_EXERCISE INPUT_:

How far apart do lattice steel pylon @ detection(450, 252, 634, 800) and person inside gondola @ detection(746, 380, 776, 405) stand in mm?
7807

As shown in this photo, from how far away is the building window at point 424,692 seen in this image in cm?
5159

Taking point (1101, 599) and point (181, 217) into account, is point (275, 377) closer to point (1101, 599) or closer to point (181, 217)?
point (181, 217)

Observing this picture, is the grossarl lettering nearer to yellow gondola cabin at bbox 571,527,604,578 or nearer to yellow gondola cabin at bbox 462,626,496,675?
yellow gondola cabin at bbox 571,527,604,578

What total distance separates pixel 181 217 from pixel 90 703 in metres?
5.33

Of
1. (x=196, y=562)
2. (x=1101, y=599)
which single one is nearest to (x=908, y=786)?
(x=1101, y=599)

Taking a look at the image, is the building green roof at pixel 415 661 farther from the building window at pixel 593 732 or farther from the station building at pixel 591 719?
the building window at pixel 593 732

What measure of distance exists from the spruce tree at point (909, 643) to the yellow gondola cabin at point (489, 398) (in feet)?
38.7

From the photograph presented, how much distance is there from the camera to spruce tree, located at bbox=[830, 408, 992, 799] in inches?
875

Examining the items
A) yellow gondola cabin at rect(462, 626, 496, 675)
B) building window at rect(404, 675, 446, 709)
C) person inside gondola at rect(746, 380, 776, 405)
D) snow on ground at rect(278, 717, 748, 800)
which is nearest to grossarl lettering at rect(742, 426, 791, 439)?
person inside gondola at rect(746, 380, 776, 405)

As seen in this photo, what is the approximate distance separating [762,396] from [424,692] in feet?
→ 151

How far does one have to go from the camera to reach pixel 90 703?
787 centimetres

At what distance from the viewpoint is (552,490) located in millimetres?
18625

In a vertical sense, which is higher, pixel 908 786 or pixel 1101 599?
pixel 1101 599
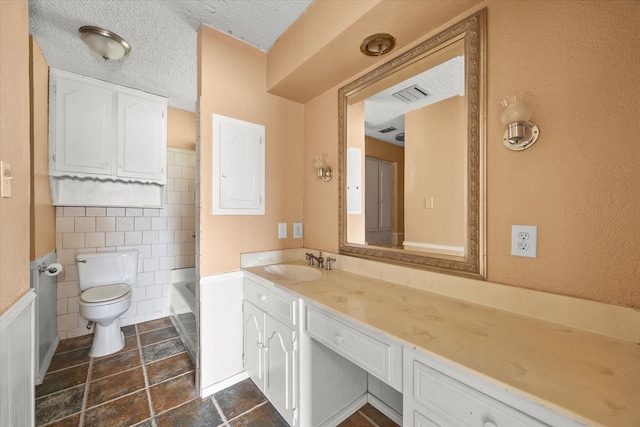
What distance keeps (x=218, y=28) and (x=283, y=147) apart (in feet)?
2.92

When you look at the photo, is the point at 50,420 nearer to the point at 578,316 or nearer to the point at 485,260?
the point at 485,260

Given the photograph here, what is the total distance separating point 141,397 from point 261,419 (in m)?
0.85

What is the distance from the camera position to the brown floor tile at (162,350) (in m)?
2.07

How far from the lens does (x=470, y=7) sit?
1.09 metres

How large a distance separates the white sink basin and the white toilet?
148 centimetres

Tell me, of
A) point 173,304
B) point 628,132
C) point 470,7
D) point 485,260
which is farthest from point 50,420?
point 470,7

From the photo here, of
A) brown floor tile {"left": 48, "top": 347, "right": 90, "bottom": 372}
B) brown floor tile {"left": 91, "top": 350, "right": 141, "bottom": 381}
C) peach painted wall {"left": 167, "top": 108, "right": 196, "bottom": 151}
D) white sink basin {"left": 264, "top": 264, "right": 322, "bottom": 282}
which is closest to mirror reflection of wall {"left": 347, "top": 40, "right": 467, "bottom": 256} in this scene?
white sink basin {"left": 264, "top": 264, "right": 322, "bottom": 282}

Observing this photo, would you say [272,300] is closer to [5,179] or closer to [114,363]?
[5,179]

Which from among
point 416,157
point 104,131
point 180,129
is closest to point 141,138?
point 104,131

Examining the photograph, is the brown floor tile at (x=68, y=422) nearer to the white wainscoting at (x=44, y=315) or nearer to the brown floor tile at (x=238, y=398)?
the white wainscoting at (x=44, y=315)

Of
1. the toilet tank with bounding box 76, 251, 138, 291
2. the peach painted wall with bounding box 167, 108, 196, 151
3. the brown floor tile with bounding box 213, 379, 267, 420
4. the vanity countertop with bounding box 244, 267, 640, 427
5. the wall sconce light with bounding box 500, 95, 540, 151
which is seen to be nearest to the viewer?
the vanity countertop with bounding box 244, 267, 640, 427

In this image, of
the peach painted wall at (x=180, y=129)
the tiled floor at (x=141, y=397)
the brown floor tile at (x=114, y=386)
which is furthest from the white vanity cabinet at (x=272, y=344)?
the peach painted wall at (x=180, y=129)

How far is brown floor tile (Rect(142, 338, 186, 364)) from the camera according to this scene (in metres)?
2.07

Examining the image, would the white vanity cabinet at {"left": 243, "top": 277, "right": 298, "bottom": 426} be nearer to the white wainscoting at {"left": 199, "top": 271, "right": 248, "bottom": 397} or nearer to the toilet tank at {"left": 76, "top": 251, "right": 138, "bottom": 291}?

_WHAT TO PRODUCE_: Reproduce the listing above exactly from the line containing "In this image, of" through its last line, with both of those lines included.

_TASK OUTPUT_:
In this image, of
the peach painted wall at (x=180, y=129)
the tiled floor at (x=141, y=397)
the brown floor tile at (x=114, y=386)
which is furthest from the white vanity cabinet at (x=272, y=344)?
the peach painted wall at (x=180, y=129)

How far is brown floor tile (Rect(142, 338, 186, 364)) from the camera according to this scene (in metres)?
2.07

Examining the image, would the white vanity cabinet at {"left": 243, "top": 277, "right": 298, "bottom": 426} be nearer to the white wainscoting at {"left": 199, "top": 271, "right": 248, "bottom": 397} or nearer to the toilet tank at {"left": 76, "top": 251, "right": 138, "bottom": 291}?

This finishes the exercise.